Page excerpt:
* * * * * * * * *
26 October 2010 ~ 3 Comments

Defining Success

On October 21st Wild Asia held its annual Responsible Tourism Awards ceremony at the International Travel Bureau conference in Singapore. PEPY Tours, a finalist for the RT award, was invited to speak to an audience of peers—that is, folks in the tourism industry who likewise work in the growing field of RT. The PEPY Tours talk, delivered by Chief Tourmaster Eric Lewis, was slated under a segment called “Successful RT Case Studies from Tour Providers around Asia.” The following is a transcript of that talk.

As a prelude I’ll give you the elevator-version of what PEPY is. PEPY is one organization that comprises two separate legal entities: a development nonprofit, and a for-profit tours company. The nonprofit aims to empower Cambodians to improve their quality of life, with a focus on increased access to quality education. The for-profit arm, PEPY Tours, operates adventure travel in Cambodia that emphasizes social action and accountability, while also raising awareness and funding for our ongoing non-profit programs.
* * * * * * * * *
Directive 1: In the PEPY transcript, can you swap "adventure travel" for "group travel" and give the passage between "As a prelude" and "ongoing non-profit programs.", inclusive?
Directive 2:
Answer these questions from the PEPY transcript:
(a) On what date did Wild Asia hold its Responsible Tourism Awards ceremony?
(b) Who delivered the PEPY Tours talk?
(c) What does the nonprofit focus on as it works to improve Cambodians' quality of life?
The rows play no part in this.
* * * * * * * * *
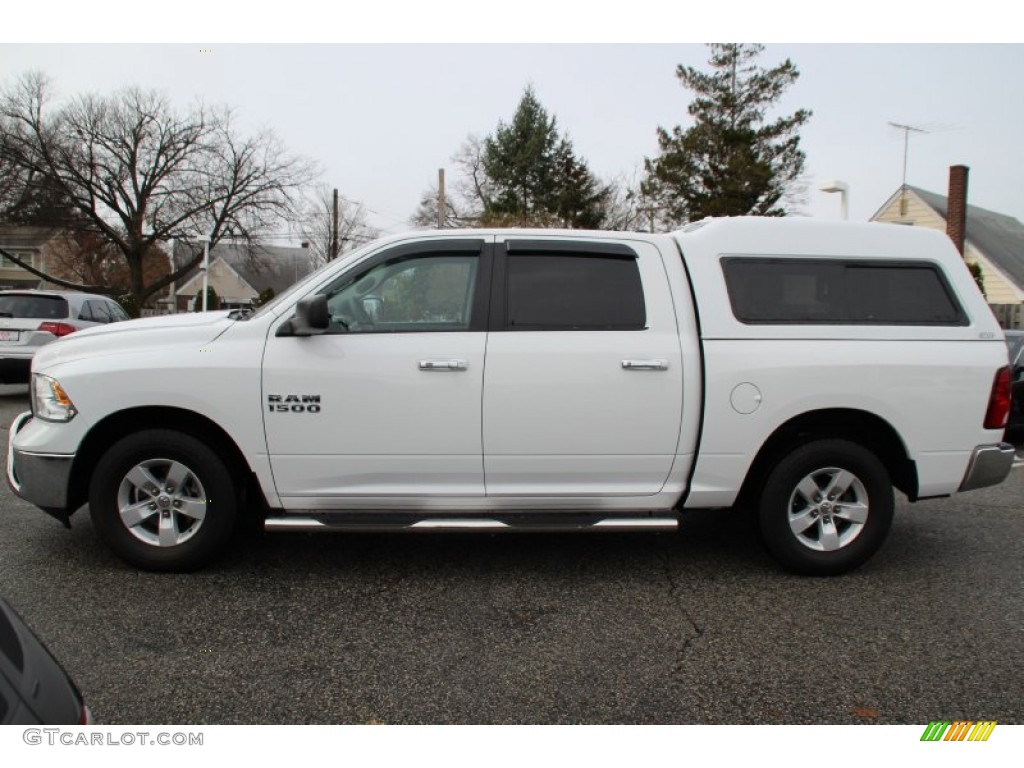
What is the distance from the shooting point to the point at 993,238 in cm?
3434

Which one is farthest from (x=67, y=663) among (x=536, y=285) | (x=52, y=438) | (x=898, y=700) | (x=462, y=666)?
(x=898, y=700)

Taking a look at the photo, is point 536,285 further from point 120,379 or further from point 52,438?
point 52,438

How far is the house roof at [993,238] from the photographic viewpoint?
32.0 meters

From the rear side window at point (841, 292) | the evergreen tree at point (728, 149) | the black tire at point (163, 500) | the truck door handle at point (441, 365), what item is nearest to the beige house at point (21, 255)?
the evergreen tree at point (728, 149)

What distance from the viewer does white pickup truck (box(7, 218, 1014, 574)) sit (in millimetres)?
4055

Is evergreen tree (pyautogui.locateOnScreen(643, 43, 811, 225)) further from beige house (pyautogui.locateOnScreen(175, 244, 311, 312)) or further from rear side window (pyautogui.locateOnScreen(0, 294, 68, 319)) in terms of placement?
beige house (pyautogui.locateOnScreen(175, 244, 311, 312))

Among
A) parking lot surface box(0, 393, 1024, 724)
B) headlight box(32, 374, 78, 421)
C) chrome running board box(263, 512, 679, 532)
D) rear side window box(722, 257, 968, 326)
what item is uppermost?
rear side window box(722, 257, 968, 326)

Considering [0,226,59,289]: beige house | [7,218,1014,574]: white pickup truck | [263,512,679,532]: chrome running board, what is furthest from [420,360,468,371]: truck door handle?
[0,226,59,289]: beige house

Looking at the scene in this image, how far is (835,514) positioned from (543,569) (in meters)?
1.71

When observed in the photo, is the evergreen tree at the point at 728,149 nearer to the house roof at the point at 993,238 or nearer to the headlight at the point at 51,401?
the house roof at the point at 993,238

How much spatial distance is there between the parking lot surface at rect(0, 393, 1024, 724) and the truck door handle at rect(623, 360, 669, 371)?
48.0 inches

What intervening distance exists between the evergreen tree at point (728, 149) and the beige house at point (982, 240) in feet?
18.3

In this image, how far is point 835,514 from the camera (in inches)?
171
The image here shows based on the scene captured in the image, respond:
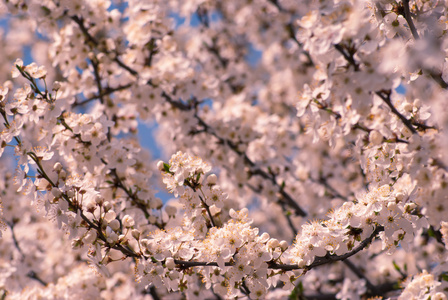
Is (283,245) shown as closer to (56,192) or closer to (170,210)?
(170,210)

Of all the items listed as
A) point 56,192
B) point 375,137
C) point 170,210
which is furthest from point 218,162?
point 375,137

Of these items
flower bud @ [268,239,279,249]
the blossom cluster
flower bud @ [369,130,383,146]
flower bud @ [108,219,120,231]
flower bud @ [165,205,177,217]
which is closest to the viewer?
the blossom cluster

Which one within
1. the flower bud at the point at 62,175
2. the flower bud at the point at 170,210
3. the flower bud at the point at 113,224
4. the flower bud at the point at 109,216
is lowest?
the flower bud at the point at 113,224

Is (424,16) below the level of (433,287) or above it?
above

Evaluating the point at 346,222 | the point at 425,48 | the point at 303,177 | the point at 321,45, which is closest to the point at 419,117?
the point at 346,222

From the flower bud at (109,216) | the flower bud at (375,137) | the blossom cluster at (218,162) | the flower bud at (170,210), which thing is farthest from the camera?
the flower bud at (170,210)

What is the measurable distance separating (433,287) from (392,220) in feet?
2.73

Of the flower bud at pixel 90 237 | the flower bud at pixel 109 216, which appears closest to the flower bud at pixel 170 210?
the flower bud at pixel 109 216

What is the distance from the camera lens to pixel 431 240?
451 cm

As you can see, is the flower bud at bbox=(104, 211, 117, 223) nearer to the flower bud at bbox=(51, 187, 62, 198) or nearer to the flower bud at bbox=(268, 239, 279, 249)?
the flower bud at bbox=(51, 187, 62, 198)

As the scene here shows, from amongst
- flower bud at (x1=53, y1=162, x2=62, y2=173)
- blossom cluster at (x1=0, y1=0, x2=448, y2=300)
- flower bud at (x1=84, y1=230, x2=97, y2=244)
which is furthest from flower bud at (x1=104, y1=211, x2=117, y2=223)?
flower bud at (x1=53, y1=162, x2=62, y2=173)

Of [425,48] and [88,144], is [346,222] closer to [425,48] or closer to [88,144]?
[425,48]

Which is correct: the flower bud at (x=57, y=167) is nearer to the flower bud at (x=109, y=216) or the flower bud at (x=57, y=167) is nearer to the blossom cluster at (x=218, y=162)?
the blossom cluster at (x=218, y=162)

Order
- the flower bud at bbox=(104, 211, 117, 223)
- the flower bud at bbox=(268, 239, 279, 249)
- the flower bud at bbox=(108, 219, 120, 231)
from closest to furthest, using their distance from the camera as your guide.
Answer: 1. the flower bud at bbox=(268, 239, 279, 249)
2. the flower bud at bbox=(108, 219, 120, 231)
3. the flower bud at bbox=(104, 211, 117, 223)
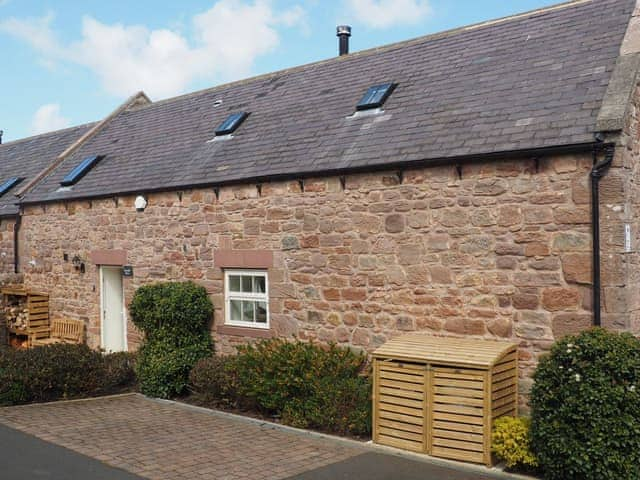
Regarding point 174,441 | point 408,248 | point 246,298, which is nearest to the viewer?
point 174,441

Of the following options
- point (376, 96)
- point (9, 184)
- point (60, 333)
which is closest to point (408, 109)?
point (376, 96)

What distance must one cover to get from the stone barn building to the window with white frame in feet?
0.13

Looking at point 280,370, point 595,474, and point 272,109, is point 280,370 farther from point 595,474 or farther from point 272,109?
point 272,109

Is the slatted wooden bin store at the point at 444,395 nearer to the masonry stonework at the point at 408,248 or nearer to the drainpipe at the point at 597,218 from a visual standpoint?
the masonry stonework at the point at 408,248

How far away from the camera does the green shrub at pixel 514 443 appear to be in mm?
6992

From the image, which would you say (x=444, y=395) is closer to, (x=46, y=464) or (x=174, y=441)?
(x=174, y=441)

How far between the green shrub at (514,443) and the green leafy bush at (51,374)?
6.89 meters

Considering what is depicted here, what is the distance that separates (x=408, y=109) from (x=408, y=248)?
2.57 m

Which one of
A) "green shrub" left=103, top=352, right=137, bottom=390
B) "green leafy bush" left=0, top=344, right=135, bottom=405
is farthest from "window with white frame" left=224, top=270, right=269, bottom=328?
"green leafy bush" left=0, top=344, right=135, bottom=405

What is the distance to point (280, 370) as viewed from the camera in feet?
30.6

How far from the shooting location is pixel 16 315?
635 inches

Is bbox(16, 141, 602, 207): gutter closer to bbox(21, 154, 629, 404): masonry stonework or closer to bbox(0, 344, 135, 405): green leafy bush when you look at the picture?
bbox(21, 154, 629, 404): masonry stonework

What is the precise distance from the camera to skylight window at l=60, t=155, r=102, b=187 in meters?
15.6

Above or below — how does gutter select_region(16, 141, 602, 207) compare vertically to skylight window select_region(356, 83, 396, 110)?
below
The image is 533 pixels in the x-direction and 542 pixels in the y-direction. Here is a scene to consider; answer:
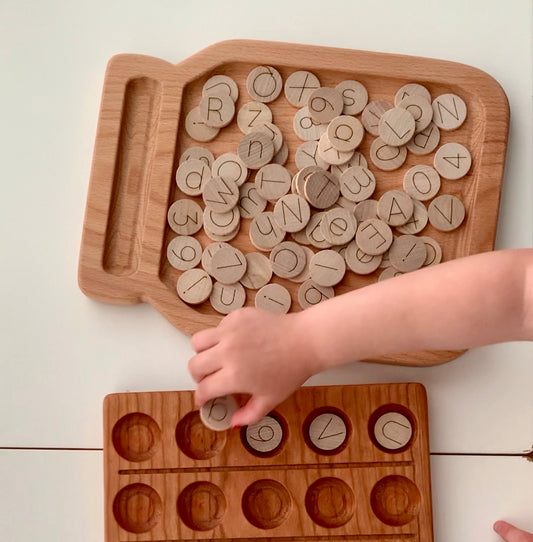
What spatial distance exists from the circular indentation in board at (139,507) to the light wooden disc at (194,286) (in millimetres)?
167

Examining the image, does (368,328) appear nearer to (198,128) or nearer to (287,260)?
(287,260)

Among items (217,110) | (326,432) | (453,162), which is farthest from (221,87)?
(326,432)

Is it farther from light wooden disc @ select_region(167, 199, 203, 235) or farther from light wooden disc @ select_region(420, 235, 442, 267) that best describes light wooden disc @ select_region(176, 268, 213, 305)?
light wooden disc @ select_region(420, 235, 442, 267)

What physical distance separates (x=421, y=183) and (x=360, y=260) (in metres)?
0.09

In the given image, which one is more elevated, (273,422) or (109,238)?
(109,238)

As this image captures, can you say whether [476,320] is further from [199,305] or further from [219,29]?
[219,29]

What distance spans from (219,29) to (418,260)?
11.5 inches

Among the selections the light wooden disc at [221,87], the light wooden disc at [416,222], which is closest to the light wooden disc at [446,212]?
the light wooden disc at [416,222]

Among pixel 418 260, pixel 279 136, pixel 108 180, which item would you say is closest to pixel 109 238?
* * * * * * * * *
Solution 1:
As a prelude I’ll give you the elevator-version of what PEPY is. PEPY is one organization that comprises two separate legal entities: a development nonprofit, and a for-profit tours company. The nonprofit aims to empower Cambodians to improve their quality of life, with a focus on increased access to quality education. The for-profit arm, PEPY Tours, operates group travel in Cambodia that emphasizes social action and accountability, while also raising awareness and funding for our ongoing non-profit programs.

Solution 2:
(a) October 21st
(b) Chief Tourmaster Eric Lewis
(c) Increased access to quality education